What are the applications of metallurgical inverted microscopes?

Unlike upright microscopes, metallurgical inverted microscopes objective lens is located below the stage, allowing for larger and bulkier specimen to be observed and manipulated easily. They usually have a high magnification feature that allows detailed inspection of the microstructure of metallic materials.

Material Analysis and Characterization: These microscopes are commonly used to analyze and characterize metallic materials, such as determining the grain size, phases present, and the nature and distribution of various inclusions, precipitates, or defects within the material.

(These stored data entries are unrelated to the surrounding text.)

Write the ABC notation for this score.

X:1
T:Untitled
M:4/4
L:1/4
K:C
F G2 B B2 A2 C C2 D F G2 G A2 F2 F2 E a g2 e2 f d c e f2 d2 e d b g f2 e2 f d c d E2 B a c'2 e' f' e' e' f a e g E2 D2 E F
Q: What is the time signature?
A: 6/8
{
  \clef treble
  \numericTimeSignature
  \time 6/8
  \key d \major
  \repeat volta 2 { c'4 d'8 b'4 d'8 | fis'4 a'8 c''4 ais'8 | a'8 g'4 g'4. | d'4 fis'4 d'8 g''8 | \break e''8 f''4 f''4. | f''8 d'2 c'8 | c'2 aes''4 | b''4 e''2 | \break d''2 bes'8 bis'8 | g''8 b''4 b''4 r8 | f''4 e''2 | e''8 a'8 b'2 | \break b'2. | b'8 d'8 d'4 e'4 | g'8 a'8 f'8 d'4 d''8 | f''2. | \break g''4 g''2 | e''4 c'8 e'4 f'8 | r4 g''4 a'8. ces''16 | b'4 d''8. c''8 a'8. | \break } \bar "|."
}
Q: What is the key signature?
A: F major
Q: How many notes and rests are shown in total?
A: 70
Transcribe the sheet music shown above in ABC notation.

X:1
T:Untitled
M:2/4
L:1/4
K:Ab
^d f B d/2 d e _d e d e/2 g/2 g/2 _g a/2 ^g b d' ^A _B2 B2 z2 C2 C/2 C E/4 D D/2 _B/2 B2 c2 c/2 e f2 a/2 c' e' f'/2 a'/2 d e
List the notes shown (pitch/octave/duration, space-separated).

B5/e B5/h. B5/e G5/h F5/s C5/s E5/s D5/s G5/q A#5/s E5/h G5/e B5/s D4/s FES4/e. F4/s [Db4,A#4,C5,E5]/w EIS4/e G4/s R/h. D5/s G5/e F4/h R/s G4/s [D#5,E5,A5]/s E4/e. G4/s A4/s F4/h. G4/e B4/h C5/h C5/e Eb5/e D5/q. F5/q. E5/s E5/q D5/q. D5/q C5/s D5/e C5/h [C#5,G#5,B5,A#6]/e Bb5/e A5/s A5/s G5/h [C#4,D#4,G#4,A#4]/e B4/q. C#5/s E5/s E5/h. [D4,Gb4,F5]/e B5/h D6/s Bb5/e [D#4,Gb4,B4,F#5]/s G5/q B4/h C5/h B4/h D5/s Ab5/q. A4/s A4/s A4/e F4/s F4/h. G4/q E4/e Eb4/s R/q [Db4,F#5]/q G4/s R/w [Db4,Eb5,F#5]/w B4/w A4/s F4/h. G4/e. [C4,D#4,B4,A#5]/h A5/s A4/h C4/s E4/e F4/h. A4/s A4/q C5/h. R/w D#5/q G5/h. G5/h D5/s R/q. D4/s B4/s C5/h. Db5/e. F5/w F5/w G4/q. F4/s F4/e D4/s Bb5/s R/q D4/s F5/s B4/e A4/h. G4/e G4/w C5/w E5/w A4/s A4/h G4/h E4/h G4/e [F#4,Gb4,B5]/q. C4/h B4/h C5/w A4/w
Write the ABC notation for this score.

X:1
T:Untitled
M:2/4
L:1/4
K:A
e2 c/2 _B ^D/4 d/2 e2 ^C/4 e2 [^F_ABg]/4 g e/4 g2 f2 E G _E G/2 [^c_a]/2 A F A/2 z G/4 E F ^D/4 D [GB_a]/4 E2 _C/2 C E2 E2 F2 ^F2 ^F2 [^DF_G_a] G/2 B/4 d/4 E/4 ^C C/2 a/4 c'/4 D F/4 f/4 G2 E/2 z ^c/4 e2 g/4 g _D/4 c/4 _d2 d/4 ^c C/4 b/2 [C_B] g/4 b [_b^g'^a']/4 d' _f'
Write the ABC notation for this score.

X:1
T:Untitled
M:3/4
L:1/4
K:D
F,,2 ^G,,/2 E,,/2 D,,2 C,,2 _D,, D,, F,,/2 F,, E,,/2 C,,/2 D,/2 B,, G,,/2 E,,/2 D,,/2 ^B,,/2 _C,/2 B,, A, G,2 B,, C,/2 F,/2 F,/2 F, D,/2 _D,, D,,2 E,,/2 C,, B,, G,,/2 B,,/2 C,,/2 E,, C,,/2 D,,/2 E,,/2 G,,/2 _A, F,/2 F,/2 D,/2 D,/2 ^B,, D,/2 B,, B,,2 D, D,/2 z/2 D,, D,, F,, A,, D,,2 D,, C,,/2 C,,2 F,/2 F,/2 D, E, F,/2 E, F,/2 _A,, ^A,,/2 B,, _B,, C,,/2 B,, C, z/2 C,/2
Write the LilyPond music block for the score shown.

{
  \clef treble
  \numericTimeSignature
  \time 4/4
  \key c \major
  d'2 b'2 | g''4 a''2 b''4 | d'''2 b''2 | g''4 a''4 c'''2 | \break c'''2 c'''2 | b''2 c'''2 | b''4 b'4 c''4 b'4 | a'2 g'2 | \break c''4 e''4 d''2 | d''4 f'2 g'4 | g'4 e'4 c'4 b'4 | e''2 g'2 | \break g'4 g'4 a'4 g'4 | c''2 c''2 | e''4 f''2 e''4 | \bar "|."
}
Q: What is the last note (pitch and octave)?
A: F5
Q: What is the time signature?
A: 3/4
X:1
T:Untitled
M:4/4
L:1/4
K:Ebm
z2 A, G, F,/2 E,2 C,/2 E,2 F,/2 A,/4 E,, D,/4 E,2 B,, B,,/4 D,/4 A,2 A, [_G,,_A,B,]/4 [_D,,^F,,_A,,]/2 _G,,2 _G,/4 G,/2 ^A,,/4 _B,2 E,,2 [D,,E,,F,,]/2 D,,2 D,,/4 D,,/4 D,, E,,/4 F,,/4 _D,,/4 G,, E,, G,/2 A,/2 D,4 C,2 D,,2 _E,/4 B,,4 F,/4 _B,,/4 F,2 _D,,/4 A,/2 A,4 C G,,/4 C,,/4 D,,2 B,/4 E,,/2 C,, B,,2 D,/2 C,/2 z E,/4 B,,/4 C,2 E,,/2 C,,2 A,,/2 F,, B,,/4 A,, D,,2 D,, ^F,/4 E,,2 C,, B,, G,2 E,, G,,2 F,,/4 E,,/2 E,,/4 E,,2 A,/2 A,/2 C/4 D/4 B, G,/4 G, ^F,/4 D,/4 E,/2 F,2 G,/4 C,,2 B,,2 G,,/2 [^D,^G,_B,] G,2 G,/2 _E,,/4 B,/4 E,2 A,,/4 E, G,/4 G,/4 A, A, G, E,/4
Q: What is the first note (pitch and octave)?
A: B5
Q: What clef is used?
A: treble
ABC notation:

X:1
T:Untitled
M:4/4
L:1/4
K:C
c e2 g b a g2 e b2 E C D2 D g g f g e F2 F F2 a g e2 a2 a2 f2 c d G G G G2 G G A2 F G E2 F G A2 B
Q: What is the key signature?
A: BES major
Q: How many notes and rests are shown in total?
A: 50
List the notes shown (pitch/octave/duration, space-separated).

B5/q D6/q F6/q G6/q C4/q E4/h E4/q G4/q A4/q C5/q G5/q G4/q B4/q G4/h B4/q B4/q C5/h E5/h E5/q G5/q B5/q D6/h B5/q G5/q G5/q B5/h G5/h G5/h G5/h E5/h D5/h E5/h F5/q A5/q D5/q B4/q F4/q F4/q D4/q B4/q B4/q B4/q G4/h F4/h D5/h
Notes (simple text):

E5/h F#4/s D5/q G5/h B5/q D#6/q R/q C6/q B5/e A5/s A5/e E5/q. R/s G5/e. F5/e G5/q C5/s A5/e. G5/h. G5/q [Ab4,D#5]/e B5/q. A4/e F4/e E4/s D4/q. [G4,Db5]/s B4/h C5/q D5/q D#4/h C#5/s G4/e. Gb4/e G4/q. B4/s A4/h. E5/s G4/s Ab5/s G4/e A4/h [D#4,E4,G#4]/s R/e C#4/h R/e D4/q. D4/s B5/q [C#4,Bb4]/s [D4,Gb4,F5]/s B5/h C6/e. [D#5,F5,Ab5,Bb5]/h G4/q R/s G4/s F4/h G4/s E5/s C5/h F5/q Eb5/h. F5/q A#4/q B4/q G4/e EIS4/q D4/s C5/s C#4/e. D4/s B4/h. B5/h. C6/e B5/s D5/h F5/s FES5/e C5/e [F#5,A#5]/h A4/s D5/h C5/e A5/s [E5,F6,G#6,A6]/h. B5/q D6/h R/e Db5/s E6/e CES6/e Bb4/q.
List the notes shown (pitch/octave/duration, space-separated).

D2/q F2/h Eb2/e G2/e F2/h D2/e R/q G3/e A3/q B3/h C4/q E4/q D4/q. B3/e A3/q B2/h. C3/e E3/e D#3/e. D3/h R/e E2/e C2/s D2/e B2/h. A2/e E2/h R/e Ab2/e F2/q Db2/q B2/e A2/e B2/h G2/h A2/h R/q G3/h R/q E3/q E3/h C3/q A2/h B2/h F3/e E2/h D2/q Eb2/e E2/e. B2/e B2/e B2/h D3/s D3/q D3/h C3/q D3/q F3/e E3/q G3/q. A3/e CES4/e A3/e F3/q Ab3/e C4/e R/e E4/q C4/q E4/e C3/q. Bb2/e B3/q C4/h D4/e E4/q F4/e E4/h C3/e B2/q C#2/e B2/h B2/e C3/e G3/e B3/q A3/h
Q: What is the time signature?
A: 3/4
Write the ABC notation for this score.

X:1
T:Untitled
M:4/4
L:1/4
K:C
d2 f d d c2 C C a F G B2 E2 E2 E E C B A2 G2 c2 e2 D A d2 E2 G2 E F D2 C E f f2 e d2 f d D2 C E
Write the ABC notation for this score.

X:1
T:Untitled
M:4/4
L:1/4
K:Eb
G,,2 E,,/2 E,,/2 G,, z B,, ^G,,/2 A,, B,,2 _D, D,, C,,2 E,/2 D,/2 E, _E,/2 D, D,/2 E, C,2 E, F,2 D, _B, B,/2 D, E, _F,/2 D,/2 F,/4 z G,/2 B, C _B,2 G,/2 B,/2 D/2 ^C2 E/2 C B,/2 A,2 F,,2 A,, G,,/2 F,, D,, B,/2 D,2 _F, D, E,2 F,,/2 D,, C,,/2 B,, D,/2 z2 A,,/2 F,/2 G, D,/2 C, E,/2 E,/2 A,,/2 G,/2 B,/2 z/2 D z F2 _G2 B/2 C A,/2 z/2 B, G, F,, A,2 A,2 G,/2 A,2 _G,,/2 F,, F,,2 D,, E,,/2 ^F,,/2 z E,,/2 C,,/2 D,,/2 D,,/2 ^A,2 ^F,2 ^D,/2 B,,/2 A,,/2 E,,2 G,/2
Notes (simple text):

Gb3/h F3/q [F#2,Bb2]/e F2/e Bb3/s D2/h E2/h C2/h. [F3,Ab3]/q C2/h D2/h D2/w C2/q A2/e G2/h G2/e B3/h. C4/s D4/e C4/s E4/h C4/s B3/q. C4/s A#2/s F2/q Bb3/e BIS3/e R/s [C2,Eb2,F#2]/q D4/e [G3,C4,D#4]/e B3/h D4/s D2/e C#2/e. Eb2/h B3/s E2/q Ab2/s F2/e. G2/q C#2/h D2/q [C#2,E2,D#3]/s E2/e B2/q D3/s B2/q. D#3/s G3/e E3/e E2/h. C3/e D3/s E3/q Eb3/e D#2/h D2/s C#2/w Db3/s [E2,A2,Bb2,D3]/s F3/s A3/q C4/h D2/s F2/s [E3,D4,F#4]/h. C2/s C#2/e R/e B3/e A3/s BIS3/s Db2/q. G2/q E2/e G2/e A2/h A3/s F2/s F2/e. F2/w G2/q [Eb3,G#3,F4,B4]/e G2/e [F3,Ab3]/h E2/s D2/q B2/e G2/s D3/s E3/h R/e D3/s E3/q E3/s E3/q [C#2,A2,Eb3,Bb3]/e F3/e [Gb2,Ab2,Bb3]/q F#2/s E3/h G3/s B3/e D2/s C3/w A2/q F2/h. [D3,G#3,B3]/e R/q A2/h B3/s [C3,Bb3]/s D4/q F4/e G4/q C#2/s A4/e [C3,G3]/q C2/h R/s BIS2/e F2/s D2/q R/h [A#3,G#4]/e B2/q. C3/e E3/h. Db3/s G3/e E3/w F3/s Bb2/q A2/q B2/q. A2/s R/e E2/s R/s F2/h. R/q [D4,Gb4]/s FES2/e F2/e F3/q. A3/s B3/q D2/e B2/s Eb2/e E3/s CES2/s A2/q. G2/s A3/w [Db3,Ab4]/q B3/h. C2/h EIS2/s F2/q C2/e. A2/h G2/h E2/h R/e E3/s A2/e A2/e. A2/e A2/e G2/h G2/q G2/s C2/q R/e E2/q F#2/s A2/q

Quality Control and Inspection: These microscopes are essential tools in quality control processes for metallic materials, allowing for the examination and evaluation of the microstructure and surface characteristics of parts to ensure they meet desired specifications.

BS-2094C Inverted Biological Microscope

BS-6045 Research Inverted Metallurgical Microscope


What are the advantages of inverted microscopes?

Large Specimen Handling: The inverted design of the microscope allows for larger and bulkier specimens, such as tissue culture flasks and petri dishes, to be easily accommodated and observed.

Long Working Distance: Inverted microscopes have a longer working distance, meaning that there is more space between the objective lens and the specimen. This allows for more flexibility in manipulating and observing specimens, especially when using tools such as micromanipulators or injection needles.

Reduced Contamination Risk: The inverted configuration minimizes the chances of contamination, as the objective lens does not come into contact with the culture medium or sample.

Wide Range of Biological Applications: such as cell biology, microbiology, developmental biology, cancer research, and stem cell studies.


What are the disadvantages of inverted microscopes?

Cost: Inverted microscopes are generally more expensive than conventional upright microscopes due to their specialized design and components.

Non-Compatibility with Traditional Slides: Inverted microscopes are not suitable for conventional microscope slides and coverslips, which can limit their use in certain applications.

Reduced Light Transmission: The light path in an inverted microscope is longer due to the placement of the objective lens below the specimen.  This can result in slightly reduced light transmission compared to upright microscopes.

Bulkier Construction: Inverted microscopes can be bulkier and heavier than upright microscopes, making them less portable and requiring more bench space.